Un touriste français, Sylvain Wagner, a également exprimé son soutien : "Parfois, je me sens mal à l'aise à cause de la foule. Et pour la sécurité des gens, je pense qu'il est souhaitable de limiter le nombre maximum de personnes pour un endroit spécifique."
Ces nouvelles mesures ont plusieurs impacts positifs sur l'expérience des randonneurs :
- Une réduction significative de l'affluence sur le sentier principal, avec une baisse de 8% du nombre total de visiteurs
- Une meilleure qualité de l'expérience grâce à des sentiers moins encombrés
- Une amélioration de la sécurité grâce à un meilleur contrôle des flux et des équipements des randonneurs
- Un environnement mieux préservé avec moins de déchets et de dégradations
Néanmoins, certains visiteurs pourraient percevoir ces restrictions comme des contraintes, notamment l'obligation de réserver à l'avance, la limitation des horaires d'accès et le coût supplémentaire. Pour les familles ou les groupes, le tarif peut représenter une dépense non négligeable.
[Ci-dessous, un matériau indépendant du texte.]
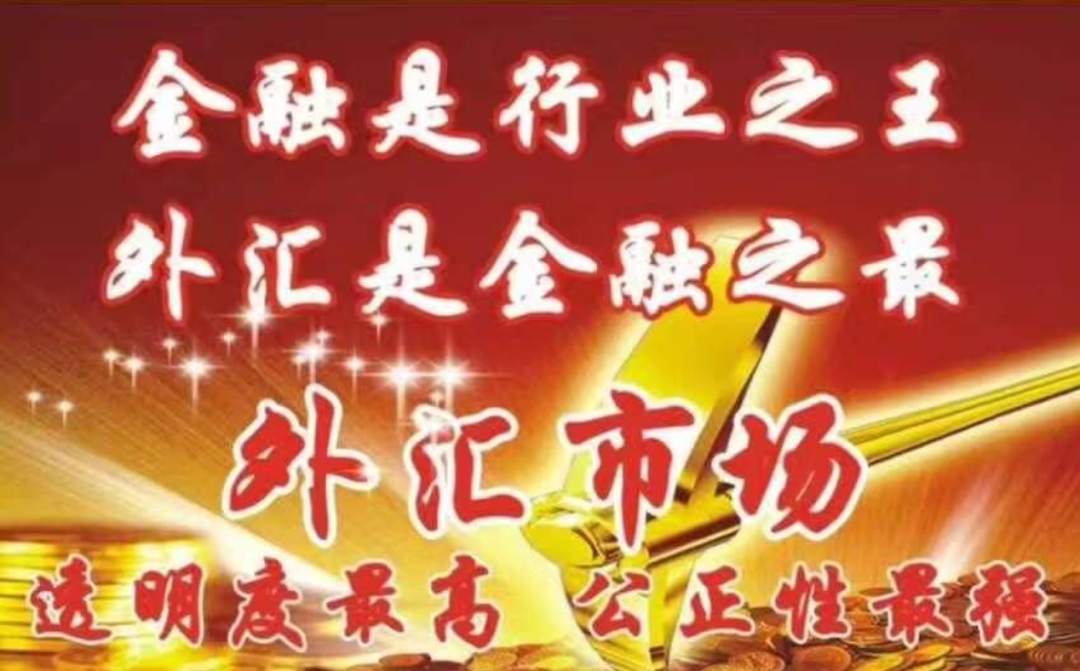 外汇赚的是谁的钱?外汇交易盈利从何而来?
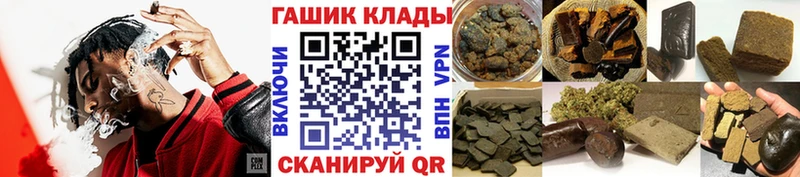 Гашиш hashish  Алупка 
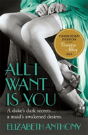 All I Want Is You - Preview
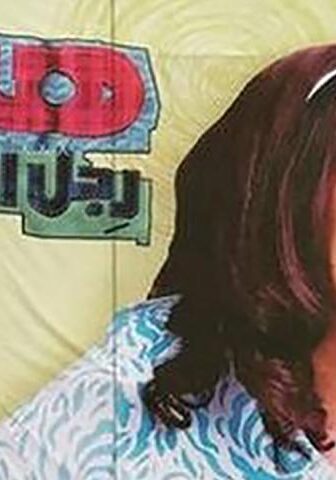 مسلسل هبة رجل الغراب الموسم 3 الحلقة 10 العاشرة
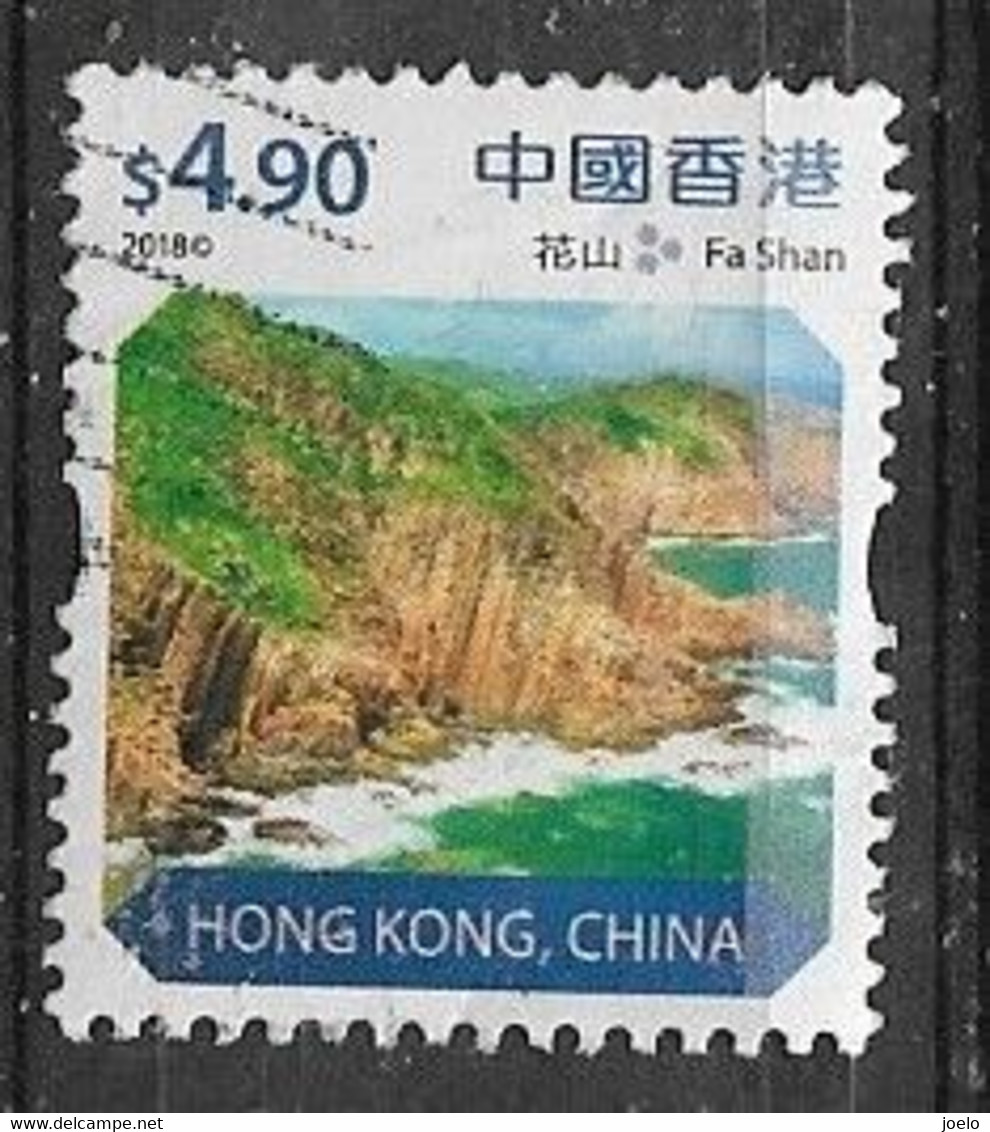 HONG KONG 2018 DEFINITIVES FA SHAN COASTLINE - Used Stamps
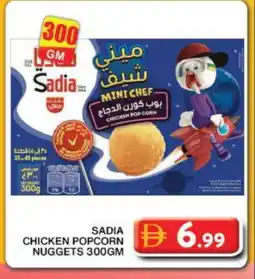 Grand Hyper Market SADIA Chicken Nuggets offer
La fermeture du sentier entre 16h et 3h du matin pourrait également décevoir les randonneurs qui souhaitaient entamer leur ascension tard dans la journée ou en début de soirée. Ces derniers doivent désormais adapter leur planning en conséquence ou opter pour un autre sentier.
Le Mont Fuji et les défis du surtourisme au Japon
Les nouvelles réglementations concernant l'accès au Mont Fuji s'inscrivent dans un contexte plus large de lutte contre le surtourisme au Japon. Ce phénomène touche de nombreux sites emblématiques du pays, qui fait face à un afflux massif de visiteurs depuis la réouverture post-Covid.
En 2023, le Japon a accueilli plus de 25 millions de touristes étrangers, un nombre qui ne cesse d'augmenter. En mars 2024, le pays a franchi pour la première fois de son histoire la barre des trois millions de visiteurs sur un seul mois, un niveau maintenu en avril et mai. Les autorités ont même affiché un objectif ambitieux de 60 millions de visiteurs annuels, ce qui ne fera qu'accentuer la pression sur les sites touristiques.
Au-delà du Mont Fuji, d'autres destinations japonaises ont adopté des mesures similaires :
- À Kyoto, l'accès aux ruelles privées du quartier des geishas a été restreint face aux comportements irrespectueux des touristes
- À Fujikawaguchiko, une ville proche du Mont Fuji, une bâche a été installée pour masquer une vue populaire du volcan et dissuader les photographes de s'attrouper
- Sur l'île de Miyajima, une taxe de 100 yens a été intégrée au prix du ferry depuis octobre 2023
- Sur l'île d'Iriomote à Okinawa, un quota maximal de 1200 visiteurs quotidiens a été établi
Ces initiatives reflètent une prise de conscience nationale des enjeux du tourisme durable. En septembre 2023, le Premier ministre Fumio Kishida a lancé un plan contre ce qu'il appelle l'"over-tourism", visant notamment à mieux répartir les flux touristiques sur l'ensemble du territoire japonais plutôt que de les concentrer dans les sites les plus populaires comme Tokyo et Kyoto.
Les mesures prises pour le Mont Fuji pourraient servir de modèle pour d'autres sites naturels et culturels au Japon, illustrant un équilibre délicat entre l'accueil des visiteurs et la préservation du patrimoine. Cette approche résonne également avec des initiatives similaires dans d'autres destinations mondiales confrontées au surtourisme, comme Venise, Barcelone ou Amsterdam.
Pour les futurs visiteurs du Japon et du Mont Fuji en particulier, il devient essentiel d'adopter une approche de tourisme responsable : planifier son voyage à l'avance, respecter les réglementations locales, considérer les destinations alternatives moins fréquentées et contribuer positivement à la préservation des sites visités.
L'ascension du Mont Fuji reste une expérience emblématique du Japon, mais elle s'inscrit désormais dans une nouvelle ère où la protection de ce site nippon classé au patrimoine naturel et culturel de l'Unesco devient aussi importante que sa découverte par les visiteurs du monde entier.